INPUT FOR THIS TASK START

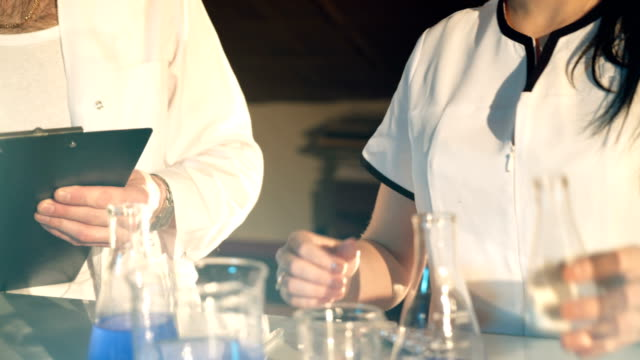 two-doctors-in-eyglasses-are-experimenting-with-test-tubes-with-chemicals-at-a-table-in-the-laboratory-on-a-black-background-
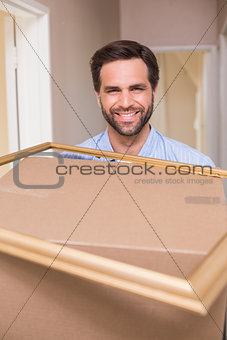 Happy man carrying moving box and frame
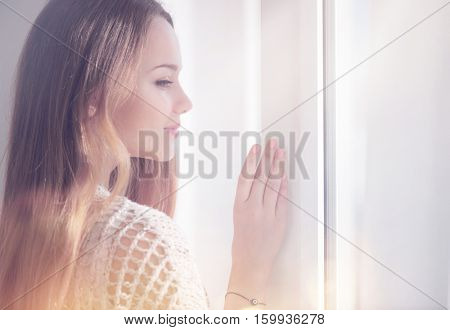 Beauty model girl portrait looking out the window. Young beauty romantic female looking away, close-up. Beautiful brunette young woman in sun light, curtains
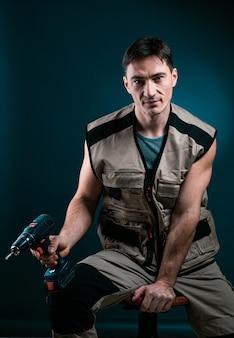 Handwerker, der elektrische bohrmaschine hält, die zur kamera über blau aufwirft. bauwerkzeug-konzept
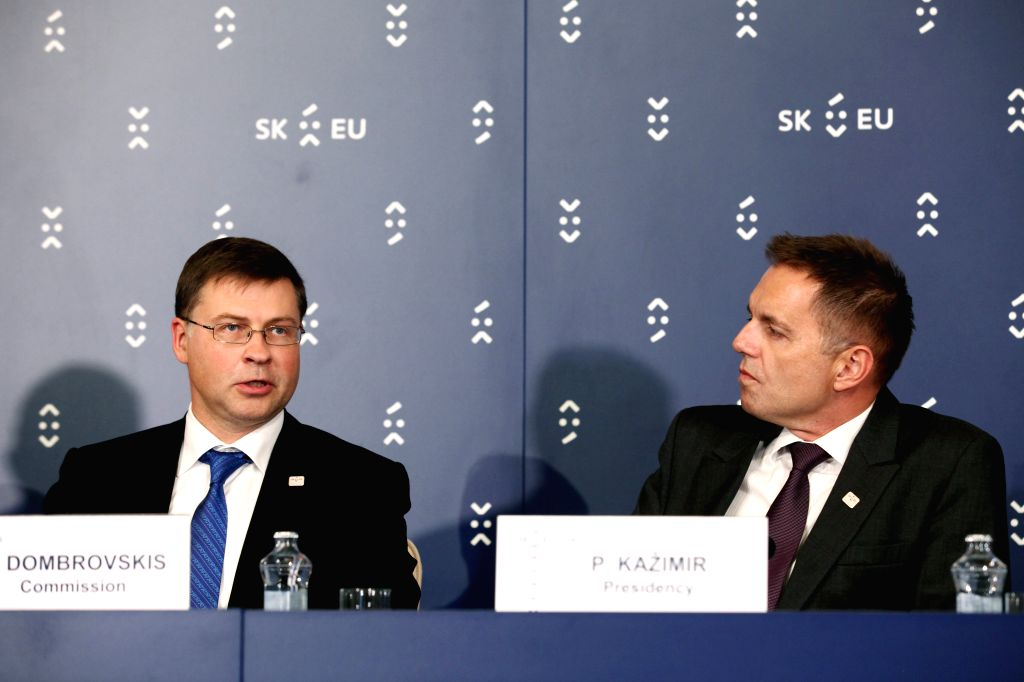BRATISLAVA, Sept. 9, 2016 - European Commissioner for the Euro and Social Dialogue Valdis Dombrovskis(L) speaks at a press conference in Bratislava, Slovakia on Sept. 9, 2016. The European Union (EU) ...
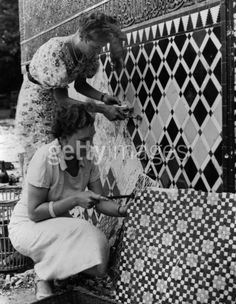 23rd July 1937: Women working on mosaics from the famous Alhambra Court at Crystal Palace, London. They are to be sold as souvenirs at a garden fete in aid of St Philip's Church at Sydenham. (Photo by Fred Morley/Fox Photos/Getty Images)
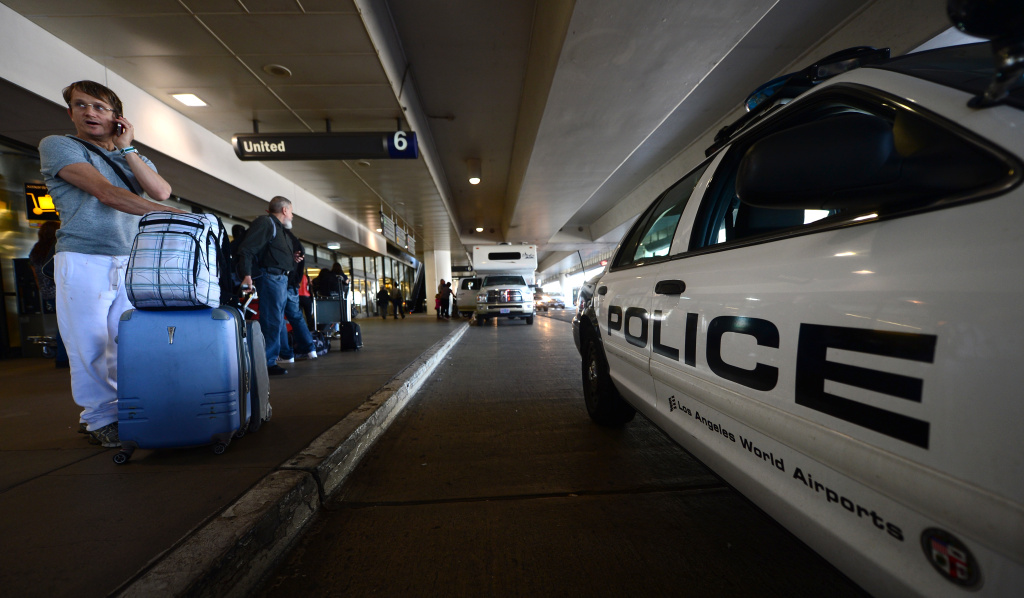 Kevin Aksacki who just arrived from Brazil makes a phone call next to a Police vehicle parked curbside at Los Angeles International Airport amid a heightened security alert on April 16, 2013.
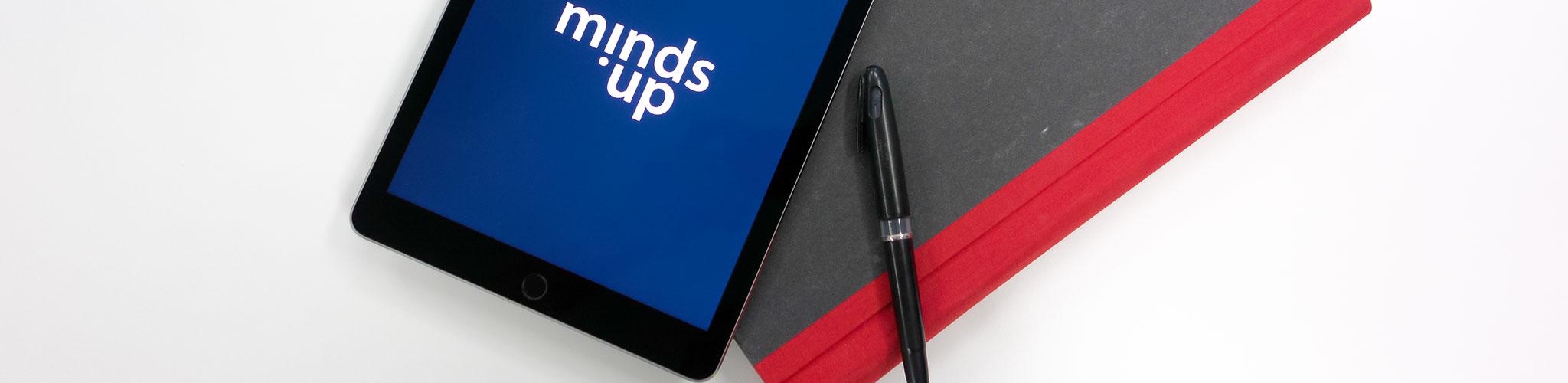 iPad mit Buch und Stift und mindsup.de Logo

INPUT FOR THIS TASK END

Repeat only the lines from the line with "Beauty model girl" to the end of the entries, including both the first and the last line, and drop every picture.

TASK SOLUTION:
 Beauty model girl portrait looking out the window. Young beauty romantic female looking away, close-up. Beautiful brunette young woman in sun light, curtains
 Handwerker, der elektrische bohrmaschine hält, die zur kamera über blau aufwirft. bauwerkzeug-konzept
BRATISLAVA, Sept. 9, 2016 - European Commissioner for the Euro and Social Dialogue Valdis Dombrovskis(L) speaks at a press conference in Bratislava, Slovakia on Sept. 9, 2016. The European Union (EU) ...
 23rd July 1937: Women working on mosaics from the famous Alhambra Court at Crystal Palace, London. They are to be sold as souvenirs at a garden fete in aid of St Philip's Church at Sydenham. (Photo by Fred Morley/Fox Photos/Getty Images)
 Kevin Aksacki who just arrived from Brazil makes a phone call next to a Police vehicle parked curbside at Los Angeles International Airport amid a heightened security alert on April 16, 2013.
 iPad mit Buch und Stift und mindsup.de Logo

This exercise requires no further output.